Um die Spaltung der Gesellschaft zu überwinden, sollten wir uns auf die guten Ideen alter Philosophen rückbesinnen, sagt Wirtschaftsphilosoph Anders Indset.
Früher war er „Hardcore-Kapitalist“ und Unternehmer, heute ist er Wirtschaftsphilosoph. Die Medien wiederum nennen ihn "Rock'n'Roll-Plato". Grund dafür ist sein Aussehen: Lange Haare, Man Bun, die Finger voller Ringe. „Ich mache mir eher wenig Gedanken über mein Outfit“, sagt Anders Indset zu MARI€. „Ich habe zehn Jahre lang Anzug und Krawatte getragen. Aber so habe ich mich nie wohlgefühlt. Man sollte etwas nicht nur deshalb tun, weil die anderen es erwarten.“ Im Interview erklärt er, wie die Geschäftsmodelle der Zukunft aussehen könnten.
"Was ärgert dich in der heutigen Welt am meisten?"
Anders Indset:
Reaktionswesen. Sie haben aufgehört, nachzudenken, den Dingen auf den Grund zu gehen. Wir leben mit vielen Annahmen, die wir für selbstverständlich halten. Wir folgen blind den Empfehlungen der Algorithmen von Google, Facebook und Co. Die gesamte Gesellschaft befindet sich seit 50 Jahren – seit der Friedens-, Liebes- und Poprevolution der 1960er-Jahre – in einem großen Nickerchen. Wir müssen von einer Wissensgesellschaft zu einer Gesellschaft des Verstandes werden.
"Philosophie ist das Streben nach Weisheit. Warum sollte sich die Wirtschaft darum kümmern?"

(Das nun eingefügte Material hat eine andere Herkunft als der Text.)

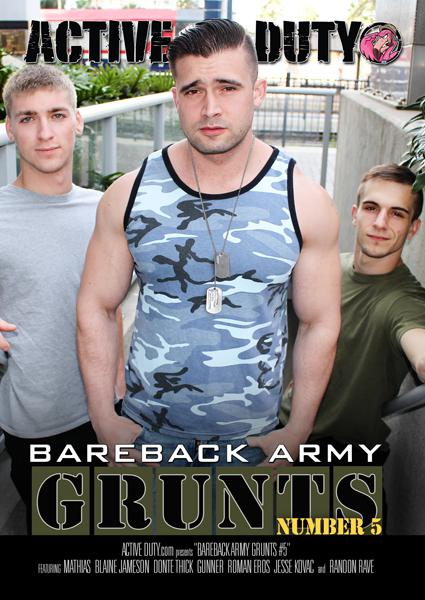 Bareback Army Grunts 5 Box Cover - Login to see Back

Wir kommen irgendwann an den Punkt, wo wir uns die Sinnfrage stellen: Was soll das alles eigentlich? Ich erlebe das fast täglich mit den Vorständen, mit denen ich zu tun habe. Manche erreichen diesen Punkt in einer Krise oder einfach nur, weil sie überfordert sind. Stichwort „digitale Transformation“, da ist doch die entscheidende Frage: Wohin wollen wir uns transformieren? Welche Zukunft ist für uns erstrebenswert?
"Wie können wir der Weisheit ganz praktisch näherkommen?"
Um der Weisheit näherzukommen, müssen wir unsere Ängste überwinden. Wir werden von der Außenwelt instrumentalisiert und orientieren uns daran, was andere von uns halten. Daher fürchten wir uns, Gefühle zu zeigen – oder zuzulassen. Wir haben Angst davor, einfach mal „Ich weiß es nicht“ zu sagen. Dabei ist die eigene Verletzlichkeit die Quelle für Beziehungen, Vertrauen, Kreativität und Innovation. Gespräche über künstliche Intelligenz bleiben zum Beispiel oft an der Oberfläche, weil niemand zugibt, dass er nicht versteht, worum es geht. Und: Wir brauchen eine Plattform für Rebellen und intellektuelle Freaks.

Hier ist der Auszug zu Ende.